In years past, we’d empty a fancy bottle of wine (well, fancy for us), write down our resolutions for the coming year and then seal the bottle with cork and/or wax. We sheepishly dared to secretly confess our hopes for the coming months to later judge our alleged return on investment. I always made my goals. “Get my byline on the Internet,” “Get a new, daytime job,” “Get a promotion,” “Lose 10 pounds.”
But, alas, with time and children moving out and some people refusing to share their final tally at year’s end, we stopped this tradition two or three years back. Resolutions were then loosely spoken of weight loss and some benign vows that never came to pass.
It’s been nearly three years since I wrote “Rite of Passage,” and although it was followed by many moments of, “what a difference a year makes!” or “what a difference 14 months makes!” or “what a difference 2 years and 28 days makes!” nothing has changed really, only — as I still find myself now and again hunched over that clear pond — the reflections.

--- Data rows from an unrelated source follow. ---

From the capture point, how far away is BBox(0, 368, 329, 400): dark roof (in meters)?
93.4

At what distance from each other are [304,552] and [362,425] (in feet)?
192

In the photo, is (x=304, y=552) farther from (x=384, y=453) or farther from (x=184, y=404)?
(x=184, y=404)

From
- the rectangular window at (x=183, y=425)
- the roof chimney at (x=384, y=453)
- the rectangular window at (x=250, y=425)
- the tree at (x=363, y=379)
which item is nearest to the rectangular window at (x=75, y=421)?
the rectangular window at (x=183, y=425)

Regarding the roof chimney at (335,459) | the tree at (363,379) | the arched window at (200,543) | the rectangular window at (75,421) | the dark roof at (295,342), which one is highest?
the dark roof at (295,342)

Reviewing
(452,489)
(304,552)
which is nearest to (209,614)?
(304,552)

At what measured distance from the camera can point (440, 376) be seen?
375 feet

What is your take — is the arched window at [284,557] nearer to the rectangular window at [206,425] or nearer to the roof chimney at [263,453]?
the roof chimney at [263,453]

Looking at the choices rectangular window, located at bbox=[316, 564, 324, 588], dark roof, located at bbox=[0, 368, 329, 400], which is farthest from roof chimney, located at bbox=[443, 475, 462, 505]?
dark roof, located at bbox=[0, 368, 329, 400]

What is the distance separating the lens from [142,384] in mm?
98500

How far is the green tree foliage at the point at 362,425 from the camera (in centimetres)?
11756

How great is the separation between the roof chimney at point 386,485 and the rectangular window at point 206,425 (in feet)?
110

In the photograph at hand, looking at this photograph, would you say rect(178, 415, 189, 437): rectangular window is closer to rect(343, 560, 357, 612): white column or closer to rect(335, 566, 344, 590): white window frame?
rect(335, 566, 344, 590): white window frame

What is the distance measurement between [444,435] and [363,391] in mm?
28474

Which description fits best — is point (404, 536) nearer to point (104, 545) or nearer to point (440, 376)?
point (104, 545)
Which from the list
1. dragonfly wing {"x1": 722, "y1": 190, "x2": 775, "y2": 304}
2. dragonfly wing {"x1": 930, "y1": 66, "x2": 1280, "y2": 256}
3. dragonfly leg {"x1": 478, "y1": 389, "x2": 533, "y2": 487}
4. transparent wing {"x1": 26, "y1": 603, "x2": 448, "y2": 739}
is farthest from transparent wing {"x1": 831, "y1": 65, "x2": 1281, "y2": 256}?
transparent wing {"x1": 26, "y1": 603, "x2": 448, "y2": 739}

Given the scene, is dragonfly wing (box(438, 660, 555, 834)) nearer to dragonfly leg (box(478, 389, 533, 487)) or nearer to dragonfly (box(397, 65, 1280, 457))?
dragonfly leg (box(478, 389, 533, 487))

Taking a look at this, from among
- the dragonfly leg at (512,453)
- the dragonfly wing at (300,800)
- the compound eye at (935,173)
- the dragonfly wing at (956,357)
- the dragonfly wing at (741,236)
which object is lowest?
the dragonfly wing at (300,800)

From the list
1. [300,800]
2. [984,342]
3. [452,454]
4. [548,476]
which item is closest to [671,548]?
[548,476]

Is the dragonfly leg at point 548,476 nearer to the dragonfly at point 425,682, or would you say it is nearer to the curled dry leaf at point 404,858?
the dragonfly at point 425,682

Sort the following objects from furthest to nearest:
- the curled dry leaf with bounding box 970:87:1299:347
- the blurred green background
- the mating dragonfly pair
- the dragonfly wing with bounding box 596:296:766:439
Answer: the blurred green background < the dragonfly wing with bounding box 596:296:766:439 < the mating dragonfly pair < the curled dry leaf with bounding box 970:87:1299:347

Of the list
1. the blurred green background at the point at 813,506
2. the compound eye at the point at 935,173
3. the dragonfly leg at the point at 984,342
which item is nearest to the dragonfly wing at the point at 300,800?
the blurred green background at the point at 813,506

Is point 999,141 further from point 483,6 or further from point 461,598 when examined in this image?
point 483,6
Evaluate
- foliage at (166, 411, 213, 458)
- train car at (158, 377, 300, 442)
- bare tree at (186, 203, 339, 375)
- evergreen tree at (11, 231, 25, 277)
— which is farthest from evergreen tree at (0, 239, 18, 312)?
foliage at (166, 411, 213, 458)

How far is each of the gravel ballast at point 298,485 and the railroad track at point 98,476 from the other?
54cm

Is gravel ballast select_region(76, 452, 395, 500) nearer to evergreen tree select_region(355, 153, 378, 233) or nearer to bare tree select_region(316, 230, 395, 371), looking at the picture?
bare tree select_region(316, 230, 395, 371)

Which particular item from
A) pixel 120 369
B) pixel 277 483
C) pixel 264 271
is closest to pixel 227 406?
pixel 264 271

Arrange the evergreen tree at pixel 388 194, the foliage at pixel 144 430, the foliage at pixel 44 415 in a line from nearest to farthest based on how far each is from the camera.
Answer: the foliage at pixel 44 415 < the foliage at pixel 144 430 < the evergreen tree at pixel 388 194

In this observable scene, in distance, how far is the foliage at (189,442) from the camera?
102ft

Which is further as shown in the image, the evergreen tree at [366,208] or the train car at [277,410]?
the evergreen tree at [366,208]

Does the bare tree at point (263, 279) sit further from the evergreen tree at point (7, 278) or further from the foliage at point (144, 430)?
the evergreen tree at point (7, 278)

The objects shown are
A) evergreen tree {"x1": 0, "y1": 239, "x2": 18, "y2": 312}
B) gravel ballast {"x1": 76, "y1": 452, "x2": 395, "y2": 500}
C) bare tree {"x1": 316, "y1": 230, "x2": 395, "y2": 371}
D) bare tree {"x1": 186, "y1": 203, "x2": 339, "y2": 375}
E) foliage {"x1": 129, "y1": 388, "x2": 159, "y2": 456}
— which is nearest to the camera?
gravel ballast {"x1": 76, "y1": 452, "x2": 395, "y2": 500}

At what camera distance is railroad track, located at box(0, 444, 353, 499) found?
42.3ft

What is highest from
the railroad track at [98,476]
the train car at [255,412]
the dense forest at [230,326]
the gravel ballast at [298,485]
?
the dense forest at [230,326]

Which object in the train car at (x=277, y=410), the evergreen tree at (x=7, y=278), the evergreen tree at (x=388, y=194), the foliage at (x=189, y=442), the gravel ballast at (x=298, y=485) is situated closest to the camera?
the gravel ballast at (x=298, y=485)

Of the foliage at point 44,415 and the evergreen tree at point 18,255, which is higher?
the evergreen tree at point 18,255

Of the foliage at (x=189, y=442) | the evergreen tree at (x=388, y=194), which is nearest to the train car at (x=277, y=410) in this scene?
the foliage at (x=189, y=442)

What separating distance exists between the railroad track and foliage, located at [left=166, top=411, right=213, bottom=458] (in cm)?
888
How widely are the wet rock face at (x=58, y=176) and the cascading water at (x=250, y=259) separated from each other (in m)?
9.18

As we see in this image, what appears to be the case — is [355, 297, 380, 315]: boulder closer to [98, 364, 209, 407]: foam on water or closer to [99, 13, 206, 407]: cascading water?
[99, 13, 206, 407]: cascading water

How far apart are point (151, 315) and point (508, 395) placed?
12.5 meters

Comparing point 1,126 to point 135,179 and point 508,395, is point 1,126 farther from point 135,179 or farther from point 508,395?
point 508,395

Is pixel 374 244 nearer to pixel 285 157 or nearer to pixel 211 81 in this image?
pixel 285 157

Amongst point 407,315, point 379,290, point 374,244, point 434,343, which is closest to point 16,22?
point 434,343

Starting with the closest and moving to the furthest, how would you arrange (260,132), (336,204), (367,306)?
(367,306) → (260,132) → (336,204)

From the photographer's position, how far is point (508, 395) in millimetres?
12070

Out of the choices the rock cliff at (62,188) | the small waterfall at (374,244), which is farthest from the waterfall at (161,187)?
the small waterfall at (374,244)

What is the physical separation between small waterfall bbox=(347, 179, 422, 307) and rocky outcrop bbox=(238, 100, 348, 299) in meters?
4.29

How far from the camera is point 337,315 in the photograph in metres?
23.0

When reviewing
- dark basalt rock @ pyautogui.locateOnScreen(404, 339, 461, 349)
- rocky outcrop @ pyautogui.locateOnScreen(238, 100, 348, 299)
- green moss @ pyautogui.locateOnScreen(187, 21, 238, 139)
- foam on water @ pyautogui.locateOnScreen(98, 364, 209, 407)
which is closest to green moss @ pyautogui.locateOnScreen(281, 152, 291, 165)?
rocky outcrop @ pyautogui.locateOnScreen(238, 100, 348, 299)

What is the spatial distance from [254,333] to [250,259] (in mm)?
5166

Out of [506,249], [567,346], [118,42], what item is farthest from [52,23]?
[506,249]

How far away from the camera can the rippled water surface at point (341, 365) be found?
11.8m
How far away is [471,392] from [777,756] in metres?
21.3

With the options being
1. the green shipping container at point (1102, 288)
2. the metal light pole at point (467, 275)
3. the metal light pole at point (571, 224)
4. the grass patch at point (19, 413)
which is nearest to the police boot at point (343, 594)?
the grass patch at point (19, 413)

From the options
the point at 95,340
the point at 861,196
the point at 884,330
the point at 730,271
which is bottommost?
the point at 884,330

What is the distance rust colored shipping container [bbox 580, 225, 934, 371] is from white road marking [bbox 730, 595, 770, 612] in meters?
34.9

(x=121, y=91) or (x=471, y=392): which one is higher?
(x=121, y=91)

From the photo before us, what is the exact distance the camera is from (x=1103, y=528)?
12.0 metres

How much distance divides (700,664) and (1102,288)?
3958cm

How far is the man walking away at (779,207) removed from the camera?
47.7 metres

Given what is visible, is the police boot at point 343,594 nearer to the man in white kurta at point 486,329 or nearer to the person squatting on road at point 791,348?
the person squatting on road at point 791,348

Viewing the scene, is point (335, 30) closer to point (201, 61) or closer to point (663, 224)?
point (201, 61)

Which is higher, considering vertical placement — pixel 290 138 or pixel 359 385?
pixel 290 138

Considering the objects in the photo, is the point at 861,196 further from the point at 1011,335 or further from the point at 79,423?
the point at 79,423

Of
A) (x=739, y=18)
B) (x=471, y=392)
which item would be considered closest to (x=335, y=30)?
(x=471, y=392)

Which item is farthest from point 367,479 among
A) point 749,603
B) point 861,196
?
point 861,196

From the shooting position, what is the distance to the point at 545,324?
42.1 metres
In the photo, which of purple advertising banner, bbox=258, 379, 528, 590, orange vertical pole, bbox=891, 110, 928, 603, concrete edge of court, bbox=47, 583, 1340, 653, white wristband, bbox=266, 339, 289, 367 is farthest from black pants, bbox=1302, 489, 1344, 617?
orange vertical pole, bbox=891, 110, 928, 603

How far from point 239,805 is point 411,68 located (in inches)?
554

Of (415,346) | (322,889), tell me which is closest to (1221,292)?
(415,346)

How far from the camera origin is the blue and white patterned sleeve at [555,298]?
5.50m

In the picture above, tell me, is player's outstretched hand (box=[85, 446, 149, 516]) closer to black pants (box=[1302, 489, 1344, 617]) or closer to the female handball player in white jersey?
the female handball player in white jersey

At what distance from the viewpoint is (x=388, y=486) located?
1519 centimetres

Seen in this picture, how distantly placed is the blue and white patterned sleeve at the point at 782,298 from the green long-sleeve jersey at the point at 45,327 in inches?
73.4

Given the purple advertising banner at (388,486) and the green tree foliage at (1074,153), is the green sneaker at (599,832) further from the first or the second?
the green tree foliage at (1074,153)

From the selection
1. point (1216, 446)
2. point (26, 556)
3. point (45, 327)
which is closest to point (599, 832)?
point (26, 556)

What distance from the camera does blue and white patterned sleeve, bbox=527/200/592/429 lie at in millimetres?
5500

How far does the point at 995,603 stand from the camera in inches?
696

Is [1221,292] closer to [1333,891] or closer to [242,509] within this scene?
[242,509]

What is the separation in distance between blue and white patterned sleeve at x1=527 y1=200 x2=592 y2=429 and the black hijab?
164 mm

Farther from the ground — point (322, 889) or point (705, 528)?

The cast has changed, but little else, except perhaps that I’m wiser.
This year I have too much at stake; I’m putting my resolutions out there. If this is my last year on Earth, well, I’m going out with a flash. If I’m still here, no regrets, only new adventures and horizons. I’m pushing myself:
1. I’m reading six — at least — history books this year. Yes, they’re fucking boring and I’m not one to wallow in my own past, let alone anyone else’s, but it will help expand my mind and I need that. In fact, I’ve started reading Lions of the West and was really digging the prologue, with all the bits about how history isn’t what happened but rather a conglomeration of the people who made it happen channeled up into a single, inaccurate historical character. But then I fell asleep on page 5 of Chapter 1. A true challenge, indeed!
2. I shall take up a hobby. I really enjoy that latch-hook rug stuff, or I did when I was 18 and I think I still will, even though there’s nothing cool about it. I mean, they’re soft and I can make a neat design and Dez can play on it and stuff.
3. I shall heal thyself. I’ve gotten off track with my convictions and with my health. I’m married to my work and nobody has asked me to be, I’ve simply always been that way. I love my job, but I don’t have to live it and I shan’t, not any longer.
4. I will decide what I want and I shall have it/take it/do it. It’s that simple. I don’t ask for much, so it won’t be a problem.
5. I will find solitude.
Yes, I’m sitting by the side of the pool again, wearing the same brown shirt, but I’m no longer in Ellen’s house, I have my own room now and there are times my dog whimpers and cowers at things that enter, places I’ve gone and those that have come back with me.
I’m not going to fall. I’m going to get as much as I can. I will raise my hand up and shout, “Me! My turn!” this year, and if that hurts people well dammit I’m sorry. But if I’m to continue in this world, I can’t live for others all the time any more. Happy New Year.